Archives Diplomatique

Boutros Boutros-Ghali, the first Arab and African secretary-general of the United Nations from 1992 to 1996, has donated his library of books and papers to the American University in Cairo, offering a rare glimpse into the elder statesman’s life.

Boutros Boutros-Ghali has led a diplomatic career of rare distinction. He served many years as the Egyptian minister of state for foreign affairs, before becoming the first Arab and first African secretary-general of the United Nations from 1992 to 1996. Now 93, the elder statesman has donated his library of books and papers to the American University in Cairo.

The collection includes fifteen thousand volumes, as well as personal papers, photographs, and miscellaneous objects. Roughly three-quarters of the collection consists of texts on international relations, politics, and human rights, while the rest spans a range of topics with a heavy concentration of works on Coptic art and architecture. The collection includes many first editions and out-of-print works, volumes that the university would normally not be able to acquire.

It took a six-person team led by Mohamed Abu Bakr, chief conservationist at the AUC Library, five days to pack the collection into 241 boxes and transport it from Boutros-Ghali’s home along the Nile River in Giza to the AUC campus in New Cairo. “It’s about his whole life,” said Eman Morgan, manager of new collections at the library. “There’s enough to write his own story here.”

Boutros-Ghali distinguished himself with repeated calls for tolerance and peace in a world struggling with multiculturalism. He was privy to some of recent history’s great turning points. He was a senior foreign ministry official in the years following President Anwar Sadat’s opening to the West and Egypt’s peace treaty with Israel. His term at the United Nations followed the end of the Cold War with the fall of the Berlin Wall and breakup of the Soviet Union. As the sixteenth UN secretary-general, he dealt with the breakup of Yugoslavia as well as the Rwandan crisis—and faced complaints that the UN did not do enough to stop the genocide there. He presided over the organization’s fiftieth-anniversary commemoration.

On display in the library’s exhibition room are stamps that some member states issued to mark the occasion. Among them, Ghana’s features Boutros-Ghali’s portrait. His UN tenure was not without controversy, however. His bid for a second term as secretary-general was blocked by the United States; in his 1999 book, Unvanquished: A U.S.–U.N. Saga, Boutros-Ghali said the Bill Clinton administration opposed his independence and recounted how his leadership of the UN became an issue in Clinton’s own reelection campaign in 1996.

Marginalia, inscriptions, and book slip-ins hidden throughout the collection give a fascinating glimpse into an influential statesman’s life.

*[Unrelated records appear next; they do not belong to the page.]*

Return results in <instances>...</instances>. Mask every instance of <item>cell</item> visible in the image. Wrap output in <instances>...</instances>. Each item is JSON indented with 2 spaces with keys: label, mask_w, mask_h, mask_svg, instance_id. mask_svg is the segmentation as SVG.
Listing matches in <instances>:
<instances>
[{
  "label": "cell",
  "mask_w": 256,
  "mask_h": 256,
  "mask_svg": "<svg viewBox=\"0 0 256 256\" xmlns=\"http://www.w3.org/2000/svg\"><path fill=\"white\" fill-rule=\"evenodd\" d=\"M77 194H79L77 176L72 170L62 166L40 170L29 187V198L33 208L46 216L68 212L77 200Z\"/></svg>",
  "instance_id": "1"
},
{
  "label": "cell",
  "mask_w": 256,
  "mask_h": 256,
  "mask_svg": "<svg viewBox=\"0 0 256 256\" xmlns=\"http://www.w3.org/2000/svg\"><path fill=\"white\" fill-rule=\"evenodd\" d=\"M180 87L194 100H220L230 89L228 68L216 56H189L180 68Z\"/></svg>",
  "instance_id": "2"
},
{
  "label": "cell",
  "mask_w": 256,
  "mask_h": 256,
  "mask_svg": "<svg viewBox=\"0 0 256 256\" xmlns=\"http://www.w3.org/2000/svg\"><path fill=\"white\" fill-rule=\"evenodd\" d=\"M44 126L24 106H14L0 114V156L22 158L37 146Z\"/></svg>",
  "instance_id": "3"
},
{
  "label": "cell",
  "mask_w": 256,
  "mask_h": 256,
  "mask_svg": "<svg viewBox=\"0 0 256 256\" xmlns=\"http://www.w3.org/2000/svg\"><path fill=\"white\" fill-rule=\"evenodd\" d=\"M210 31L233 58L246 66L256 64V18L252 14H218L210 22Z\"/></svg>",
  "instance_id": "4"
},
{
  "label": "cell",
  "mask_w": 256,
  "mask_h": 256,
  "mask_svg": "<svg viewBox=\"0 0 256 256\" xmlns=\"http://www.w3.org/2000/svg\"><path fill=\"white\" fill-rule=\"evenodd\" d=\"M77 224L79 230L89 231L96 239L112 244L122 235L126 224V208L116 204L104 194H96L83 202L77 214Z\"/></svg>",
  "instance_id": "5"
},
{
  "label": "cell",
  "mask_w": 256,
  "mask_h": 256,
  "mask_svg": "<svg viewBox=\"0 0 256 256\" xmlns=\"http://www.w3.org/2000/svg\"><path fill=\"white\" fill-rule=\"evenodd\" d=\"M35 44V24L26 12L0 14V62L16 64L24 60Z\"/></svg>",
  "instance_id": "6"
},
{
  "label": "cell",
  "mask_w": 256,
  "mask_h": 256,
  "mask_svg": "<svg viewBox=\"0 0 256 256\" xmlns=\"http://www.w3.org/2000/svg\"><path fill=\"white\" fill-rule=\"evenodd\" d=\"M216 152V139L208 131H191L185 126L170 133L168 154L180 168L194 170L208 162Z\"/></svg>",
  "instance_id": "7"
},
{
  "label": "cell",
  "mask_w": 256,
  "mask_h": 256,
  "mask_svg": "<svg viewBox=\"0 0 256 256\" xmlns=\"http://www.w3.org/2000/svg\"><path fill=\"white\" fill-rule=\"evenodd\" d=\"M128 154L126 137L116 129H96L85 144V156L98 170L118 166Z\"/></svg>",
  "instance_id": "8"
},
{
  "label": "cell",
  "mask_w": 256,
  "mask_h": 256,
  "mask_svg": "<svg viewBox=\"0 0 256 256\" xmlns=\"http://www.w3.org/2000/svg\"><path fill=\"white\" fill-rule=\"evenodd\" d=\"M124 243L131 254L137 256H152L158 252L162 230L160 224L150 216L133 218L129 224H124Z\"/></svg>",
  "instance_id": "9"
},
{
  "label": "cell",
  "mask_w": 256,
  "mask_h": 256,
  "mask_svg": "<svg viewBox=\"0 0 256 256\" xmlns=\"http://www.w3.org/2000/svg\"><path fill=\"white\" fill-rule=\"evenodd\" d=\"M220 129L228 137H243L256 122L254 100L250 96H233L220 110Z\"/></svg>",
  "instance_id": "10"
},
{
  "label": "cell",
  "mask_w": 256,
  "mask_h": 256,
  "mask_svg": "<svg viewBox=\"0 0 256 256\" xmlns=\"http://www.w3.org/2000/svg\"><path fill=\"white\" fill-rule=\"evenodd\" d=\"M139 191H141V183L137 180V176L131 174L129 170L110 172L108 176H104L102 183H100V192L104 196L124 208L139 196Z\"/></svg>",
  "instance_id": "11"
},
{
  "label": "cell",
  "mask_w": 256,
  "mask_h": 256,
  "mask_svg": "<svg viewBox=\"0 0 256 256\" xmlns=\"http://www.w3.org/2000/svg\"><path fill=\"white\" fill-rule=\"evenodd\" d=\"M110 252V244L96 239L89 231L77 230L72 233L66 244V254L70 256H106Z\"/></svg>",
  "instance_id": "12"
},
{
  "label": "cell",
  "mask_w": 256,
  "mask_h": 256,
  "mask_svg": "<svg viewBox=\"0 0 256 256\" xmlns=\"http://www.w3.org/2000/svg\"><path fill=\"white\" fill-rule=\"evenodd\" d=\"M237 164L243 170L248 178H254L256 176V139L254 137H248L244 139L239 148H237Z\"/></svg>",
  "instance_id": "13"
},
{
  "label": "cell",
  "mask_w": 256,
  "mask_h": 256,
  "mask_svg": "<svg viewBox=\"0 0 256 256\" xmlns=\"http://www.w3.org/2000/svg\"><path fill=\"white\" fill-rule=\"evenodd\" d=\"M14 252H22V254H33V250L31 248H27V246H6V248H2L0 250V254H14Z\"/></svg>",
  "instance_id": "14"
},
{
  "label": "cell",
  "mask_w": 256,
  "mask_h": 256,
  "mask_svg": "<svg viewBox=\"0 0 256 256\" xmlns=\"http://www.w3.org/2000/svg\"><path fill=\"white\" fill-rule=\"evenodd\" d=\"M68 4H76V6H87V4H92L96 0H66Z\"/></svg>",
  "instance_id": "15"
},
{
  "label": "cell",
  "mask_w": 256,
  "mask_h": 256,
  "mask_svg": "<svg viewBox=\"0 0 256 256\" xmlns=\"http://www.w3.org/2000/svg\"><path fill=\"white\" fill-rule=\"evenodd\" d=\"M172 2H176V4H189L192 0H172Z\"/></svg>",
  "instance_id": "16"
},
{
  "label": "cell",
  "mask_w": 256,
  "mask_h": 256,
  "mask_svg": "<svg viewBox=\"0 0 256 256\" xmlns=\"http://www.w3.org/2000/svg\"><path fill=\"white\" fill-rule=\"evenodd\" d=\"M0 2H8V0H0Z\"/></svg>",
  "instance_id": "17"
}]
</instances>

One unremarkable form card announced the gift of a book, Israel: A Developing Society, to Boutros-Ghali on the occasion of a visit to Tel Aviv University on December 19, 1980. His visit, however, would have been anything but ordinary—it came only a year after Egypt and Israel ended decades of enmity. A short note from Bernard Lewis, a leading historian of the Middle East and professor at Princeton University, inscribing his book Islam in History, refers to a passage defending Boutros-Ghali’s “vision and courage” in negotiating peace with the Jewish state and guiding Egypt’s alignment with the West.

Another inscription came from Cuba’s revolutionary leader, Fidel Castro. In spidery handwriting in Castro’s book, The World Economic and Social Crisis, he politely refers to their disagreement over the Cuban leader’s views on the subject. “For my respected adversary,” wrote Castro. The collection includes inscriptions from famous allies in Egyptian diplomacy, too. There is a heavily illustrated volume, The Arts of Persia, by R.W. Ferrier, signed by the Iranian Empress Farah Pahlavi on her visit to Cairo in July 1990. When Boutros-Ghali was minister of state, Sadat honored the deposed Shah Mohammad Reza Pahlavi, who died of cancer in a Cairo hospital, with a state funeral.

Boutros-Ghali hails from a patrician family steeped in Egypt’s Francophile past; his grandfather was Egypt’s first Coptic prime minister. While the collection includes many English and Arabic editions, the majority of the works are in French. Inside many of Boutros-Ghali’s childhood books the owner is identified as Pierre, the French form of the prénom Boutros. Among them is a rare 1855 edition of The Three Musketeers by Alexandre Dumas.